Starting with the line that contains "Of point 500,515", copy each line exactly through the end of the listing, and omit all pictures.
— START —
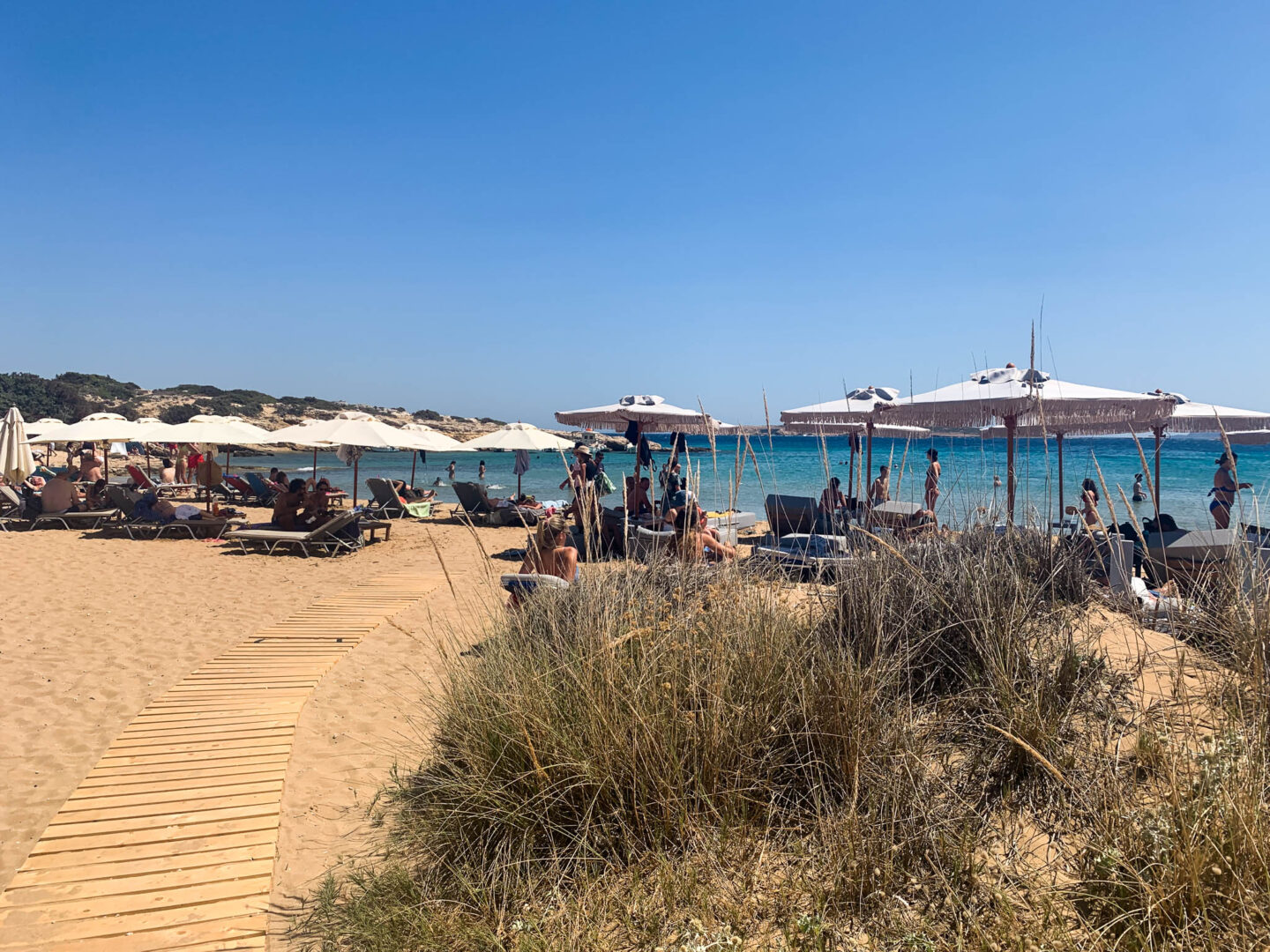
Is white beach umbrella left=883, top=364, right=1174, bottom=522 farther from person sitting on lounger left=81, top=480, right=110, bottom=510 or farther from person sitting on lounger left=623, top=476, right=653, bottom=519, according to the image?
person sitting on lounger left=81, top=480, right=110, bottom=510

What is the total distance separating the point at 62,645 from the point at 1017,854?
21.7ft

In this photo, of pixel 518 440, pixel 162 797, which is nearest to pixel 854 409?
pixel 518 440

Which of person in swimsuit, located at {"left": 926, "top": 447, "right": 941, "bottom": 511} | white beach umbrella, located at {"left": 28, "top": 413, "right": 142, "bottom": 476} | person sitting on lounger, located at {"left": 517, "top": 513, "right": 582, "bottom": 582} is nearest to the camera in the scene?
person sitting on lounger, located at {"left": 517, "top": 513, "right": 582, "bottom": 582}

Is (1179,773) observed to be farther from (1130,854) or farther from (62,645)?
(62,645)

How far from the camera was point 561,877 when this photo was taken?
225 centimetres

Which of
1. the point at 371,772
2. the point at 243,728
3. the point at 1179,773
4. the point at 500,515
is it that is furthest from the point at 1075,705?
the point at 500,515

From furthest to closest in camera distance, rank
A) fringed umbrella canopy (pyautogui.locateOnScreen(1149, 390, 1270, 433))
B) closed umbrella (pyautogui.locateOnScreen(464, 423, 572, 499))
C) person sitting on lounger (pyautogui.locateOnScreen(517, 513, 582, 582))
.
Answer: closed umbrella (pyautogui.locateOnScreen(464, 423, 572, 499)) → fringed umbrella canopy (pyautogui.locateOnScreen(1149, 390, 1270, 433)) → person sitting on lounger (pyautogui.locateOnScreen(517, 513, 582, 582))

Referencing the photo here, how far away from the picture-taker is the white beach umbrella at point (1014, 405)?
7.25 m

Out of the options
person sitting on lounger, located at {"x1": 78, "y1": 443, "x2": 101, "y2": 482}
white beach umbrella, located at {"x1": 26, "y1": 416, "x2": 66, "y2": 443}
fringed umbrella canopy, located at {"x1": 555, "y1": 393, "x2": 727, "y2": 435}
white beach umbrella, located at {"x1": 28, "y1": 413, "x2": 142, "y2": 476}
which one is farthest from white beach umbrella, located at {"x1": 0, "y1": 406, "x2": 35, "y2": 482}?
fringed umbrella canopy, located at {"x1": 555, "y1": 393, "x2": 727, "y2": 435}

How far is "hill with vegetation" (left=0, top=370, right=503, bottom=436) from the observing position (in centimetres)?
4866

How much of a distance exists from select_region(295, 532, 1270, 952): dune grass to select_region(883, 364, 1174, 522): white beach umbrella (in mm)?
4517

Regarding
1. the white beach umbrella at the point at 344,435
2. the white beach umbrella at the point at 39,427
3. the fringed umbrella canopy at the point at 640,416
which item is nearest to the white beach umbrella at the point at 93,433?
the white beach umbrella at the point at 344,435

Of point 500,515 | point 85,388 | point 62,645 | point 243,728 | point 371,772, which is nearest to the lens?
point 371,772

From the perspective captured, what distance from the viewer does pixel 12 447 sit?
477 inches
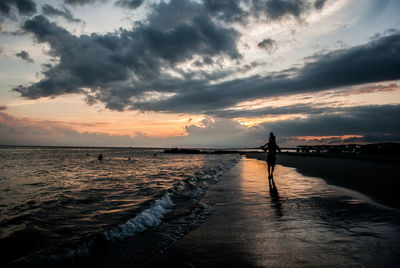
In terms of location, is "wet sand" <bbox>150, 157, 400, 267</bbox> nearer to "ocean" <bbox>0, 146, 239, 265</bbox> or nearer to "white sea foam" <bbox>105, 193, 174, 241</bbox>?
"ocean" <bbox>0, 146, 239, 265</bbox>

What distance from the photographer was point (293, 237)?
4.86 metres

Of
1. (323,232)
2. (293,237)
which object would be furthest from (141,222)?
(323,232)

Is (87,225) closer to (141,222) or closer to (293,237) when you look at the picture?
(141,222)

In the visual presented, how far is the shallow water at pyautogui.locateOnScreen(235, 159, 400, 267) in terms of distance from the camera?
3785 mm

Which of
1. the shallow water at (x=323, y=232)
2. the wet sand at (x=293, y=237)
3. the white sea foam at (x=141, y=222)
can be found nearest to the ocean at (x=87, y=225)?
the white sea foam at (x=141, y=222)

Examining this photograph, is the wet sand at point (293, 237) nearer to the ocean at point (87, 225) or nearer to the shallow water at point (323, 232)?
the shallow water at point (323, 232)

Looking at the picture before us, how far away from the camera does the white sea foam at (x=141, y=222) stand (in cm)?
582

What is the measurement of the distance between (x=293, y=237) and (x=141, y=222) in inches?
168

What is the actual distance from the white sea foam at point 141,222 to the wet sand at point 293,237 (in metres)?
1.66

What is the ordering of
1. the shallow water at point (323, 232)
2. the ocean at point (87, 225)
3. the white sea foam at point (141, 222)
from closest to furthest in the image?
1. the shallow water at point (323, 232)
2. the ocean at point (87, 225)
3. the white sea foam at point (141, 222)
— END —
## Solution to this problem
Of point 500,515 | point 85,388 | point 62,645 | point 243,728 | point 371,772, which is nearest to the lens?
point 371,772

From the perspective captured, what distance from the viewer does pixel 12 447 sit?
477 inches
In terms of location, is "wet sand" <bbox>150, 157, 400, 267</bbox> nearer to "ocean" <bbox>0, 146, 239, 265</bbox> or nearer to "white sea foam" <bbox>105, 193, 174, 241</bbox>?
"ocean" <bbox>0, 146, 239, 265</bbox>

What distance from the photographer was point (293, 237)?
4.86 metres

Of
1. (323,232)
2. (293,237)
which object would be furthest from (141,222)?
(323,232)

Is (87,225) closer to (141,222) or closer to (293,237) when you look at the picture?
(141,222)

In the visual presented, how far is the shallow water at pyautogui.locateOnScreen(235, 159, 400, 267) in terms of distance from the camera?
3785 mm

Which of
1. the shallow water at (x=323, y=232)
2. the wet sand at (x=293, y=237)
3. the white sea foam at (x=141, y=222)
can be found nearest to the ocean at (x=87, y=225)?
the white sea foam at (x=141, y=222)

Examining this photograph, is the wet sand at point (293, 237) nearer to the ocean at point (87, 225) or nearer to the shallow water at point (323, 232)?
the shallow water at point (323, 232)

Looking at the picture before us, how far away from the camera does the white sea foam at (x=141, y=222) stand (in cm)?
582

What is the measurement of the distance between (x=293, y=237) and (x=141, y=222) in inches?
168

What is the actual distance from the white sea foam at point 141,222 to the wet sand at point 293,237 (in metres)?
1.66

What is the ordering of
1. the shallow water at point (323, 232)
2. the ocean at point (87, 225)
3. the white sea foam at point (141, 222)
from closest to furthest in the image?
1. the shallow water at point (323, 232)
2. the ocean at point (87, 225)
3. the white sea foam at point (141, 222)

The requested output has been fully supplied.